今やコーチェラ・バレー・ミュージック・アンド・アーツ・フェスティバル(以下、コーチェラ)は、K-POPファンにもお馴染みの年中行事となっている。K-POPアーティストの出演や公演自体の知名度はもちろん、YouTubeという普遍的なプラットフォームを通じた公式ストリーミングにより、世界中のどこからでも鑑賞できるアクセス性が他に類を見ないものだからだ。しかし、週末3日間にわたり4〜5つのチャンネルで同時に流れる公演を追うのも容易なことではない。約150組に及ぶラインナップの中から、最も楽しみなステージを6つだけ選んだ。コーチェラはいつも豪華で、有名アーティストだけを選んでも両手で数え切れない。しかし時折、あるアーティストの公演をコーチェラでどうしても観なければならない理由が生じることもある。

レディー・ガガ
大衆文化において「ナチョスを温め直す(Reheating Nacho)」という表現をしばしば見かける。「二番煎じ」という言葉と通じるものがある。他の人のものかもしれないし、自分のものかもしれないが、結局は新しくないアイデアの再利用という意味だ。レディー・ガガのニューアルバム『MAYHEM』が初期の作品を連想させるダンス中心に戻り、「ナチョス」の比喩が登場した理由だ。アーティスト本人もその比喩を知っていて、最近のインタビューでこう答えている。「私のナチョスはそもそも私が作った私のものだ」*と。

• 目的: 提示文の中で、かぎ括弧「」で囲まれている語句をすべて、出現順に挙げてください。

• 掲載項目:
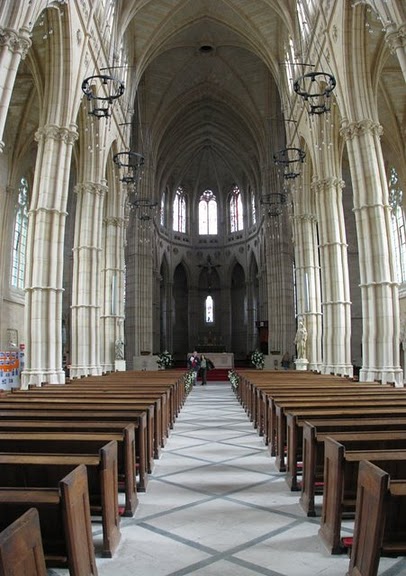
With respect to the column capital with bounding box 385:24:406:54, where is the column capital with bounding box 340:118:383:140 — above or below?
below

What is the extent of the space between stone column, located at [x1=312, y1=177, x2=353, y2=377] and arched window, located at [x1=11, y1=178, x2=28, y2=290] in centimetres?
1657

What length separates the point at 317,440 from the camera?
==
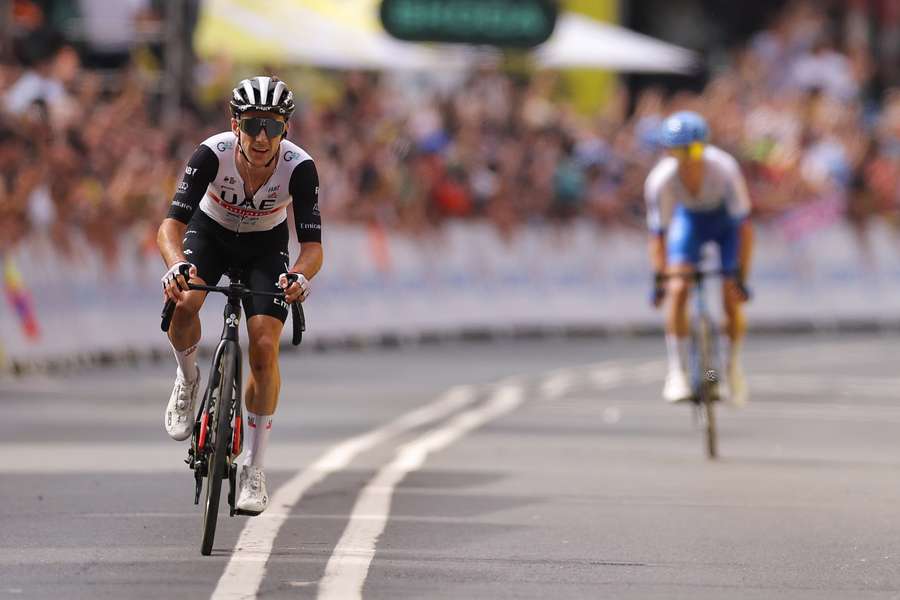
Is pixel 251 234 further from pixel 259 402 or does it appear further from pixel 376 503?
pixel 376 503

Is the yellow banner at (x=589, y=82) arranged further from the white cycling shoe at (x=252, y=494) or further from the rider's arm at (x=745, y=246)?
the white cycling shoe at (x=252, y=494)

• 本課題の解答:
1. 「ナチョスを温め直す(Reheating Nacho)」
2. 「二番煎じ」
3. 「ナチョス」
4. 「私のナチョスはそもそも私が作った私のものだ」